Task directions: Select every line below that contains the string "wood", treating uppercase and lowercase letters as distinct, and copy each such line in full.

Input rows:
>> begin

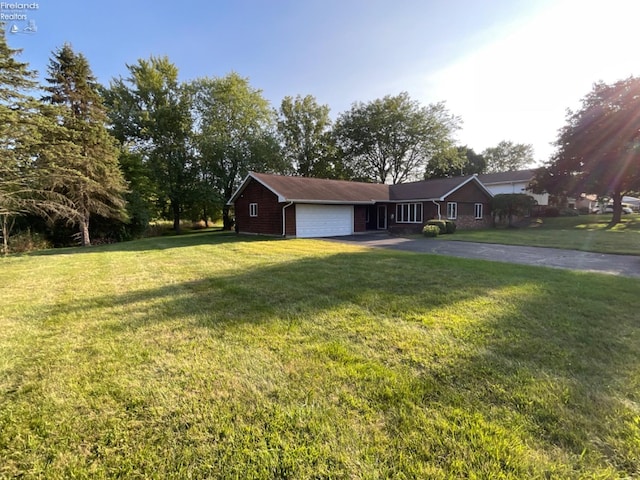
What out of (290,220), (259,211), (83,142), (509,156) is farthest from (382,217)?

>> end
>> begin

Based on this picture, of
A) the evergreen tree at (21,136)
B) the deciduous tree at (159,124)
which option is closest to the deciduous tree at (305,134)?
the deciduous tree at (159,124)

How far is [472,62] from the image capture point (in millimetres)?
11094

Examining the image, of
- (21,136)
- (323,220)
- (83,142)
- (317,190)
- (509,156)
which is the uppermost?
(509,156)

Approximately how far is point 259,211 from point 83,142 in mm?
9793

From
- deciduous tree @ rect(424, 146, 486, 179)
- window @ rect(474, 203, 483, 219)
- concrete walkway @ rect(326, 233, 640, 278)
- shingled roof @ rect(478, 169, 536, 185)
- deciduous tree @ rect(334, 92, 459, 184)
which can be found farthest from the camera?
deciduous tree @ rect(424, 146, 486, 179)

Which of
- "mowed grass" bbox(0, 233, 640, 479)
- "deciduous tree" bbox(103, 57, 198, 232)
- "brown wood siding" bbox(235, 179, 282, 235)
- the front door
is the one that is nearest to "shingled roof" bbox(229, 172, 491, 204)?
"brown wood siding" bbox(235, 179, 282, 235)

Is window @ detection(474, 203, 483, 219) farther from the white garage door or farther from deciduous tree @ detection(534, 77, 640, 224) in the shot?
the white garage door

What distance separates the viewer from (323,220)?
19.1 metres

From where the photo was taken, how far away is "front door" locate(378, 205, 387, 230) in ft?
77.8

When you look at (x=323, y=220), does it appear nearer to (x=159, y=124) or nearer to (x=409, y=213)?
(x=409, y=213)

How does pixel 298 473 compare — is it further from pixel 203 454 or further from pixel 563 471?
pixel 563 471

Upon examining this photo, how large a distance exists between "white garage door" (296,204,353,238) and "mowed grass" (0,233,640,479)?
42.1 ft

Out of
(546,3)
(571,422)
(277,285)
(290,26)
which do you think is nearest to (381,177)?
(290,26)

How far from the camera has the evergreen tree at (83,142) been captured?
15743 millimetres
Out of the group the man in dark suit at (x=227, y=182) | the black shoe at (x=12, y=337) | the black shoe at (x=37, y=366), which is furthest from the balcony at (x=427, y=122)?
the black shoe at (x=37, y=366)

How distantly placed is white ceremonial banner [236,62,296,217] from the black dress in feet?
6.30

>> end

Reply to the task:
- "brown wood siding" bbox(235, 179, 282, 235)
"brown wood siding" bbox(235, 179, 282, 235)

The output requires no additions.